____ Passage

Proposed Method

We plan to simultaneously generate a hierarchical structure of scene graphs and utilize them to tackle VideoQA tasks.

Since we don’t have access to higher-level scene graphs beyond frame-by-frame image scene graphs, we have to construct the higher-level scene graphs in a self-supervised manner.

The key source of supervision for scene graph encoding: Variational AutoEncoder (VAE)

We outlined the steps to generate high-level scene graphs that express short clips from image-level scene graphs.

Architecture overview of our proposed temporally hierarchical scene graph generator.
  • Dense low-level scene graph prediction from video frames
    • Densely predict scene graph for each frame with off-the-shelf scene graph generator; collapse identical and continuous scene graphs.
    • Each node has a node embedding, initialized with image embedding & word embedding.
  • Self-supervised scene graph encoding
    • Given the lack of supervision for scene graph encoding, we adopt a Variational Autoencoder (VAE) to learn embeddings in a self-supervised manner.
    • The encoder maps the scene graph into a continuous latent vector, enforcing semantic smoothness across similar graphs.
    • We also adopt a contrastive loss to align the latent vector of temporally adjacent scene graphs.
  • Local action segmentation & scene graph reconstruction
    • Given the sequence of latent vectors from the scene graph encoder, we segment the video into coherent action segments.
    • Aggregate latent vectors within segments via self-attention to obtain high-level segment embeddings.
    • Utilize the VAE decoder to reconstruct segment-level scene graphs, forming a higher-level abstraction.
  • Video QA end-to-end finetuning
    • Tokenize higher-level scene graphs and input them to an LLM for question answering.
    • Finetune the entire system end-to-end, with LoRA-based updates on the LLM and full updates on upstream modules
    • For subsequent QAs, we should be able to discard the original video and answer questions with our hierarchical scene graph structure.

________
____ Supplied material

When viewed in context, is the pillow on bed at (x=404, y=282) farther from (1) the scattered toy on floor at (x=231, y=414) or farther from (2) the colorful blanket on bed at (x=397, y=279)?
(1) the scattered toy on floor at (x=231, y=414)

________

Things to do:
(A) In the Proposed Method passage, what model is adopted to learn scene graph embeddings in a self-supervised manner?
(B) Echo the part of the Proposed Method passage that opens with the words containing "Proposed Method" and closes with "continuous scene graphs.".
The material plays no part in these tasks.

Outputs for the tasks:
(A) A Variational Autoencoder (VAE).

(B)
Proposed Method

We plan to simultaneously generate a hierarchical structure of scene graphs and utilize them to tackle VideoQA tasks.

Since we don’t have access to higher-level scene graphs beyond frame-by-frame image scene graphs, we have to construct the higher-level scene graphs in a self-supervised manner.

The key source of supervision for scene graph encoding: Variational AutoEncoder (VAE)

We outlined the steps to generate high-level scene graphs that express short clips from image-level scene graphs.

Architecture overview of our proposed temporally hierarchical scene graph generator.
  • Dense low-level scene graph prediction from video frames
    • Densely predict scene graph for each frame with off-the-shelf scene graph generator; collapse identical and continuous scene graphs.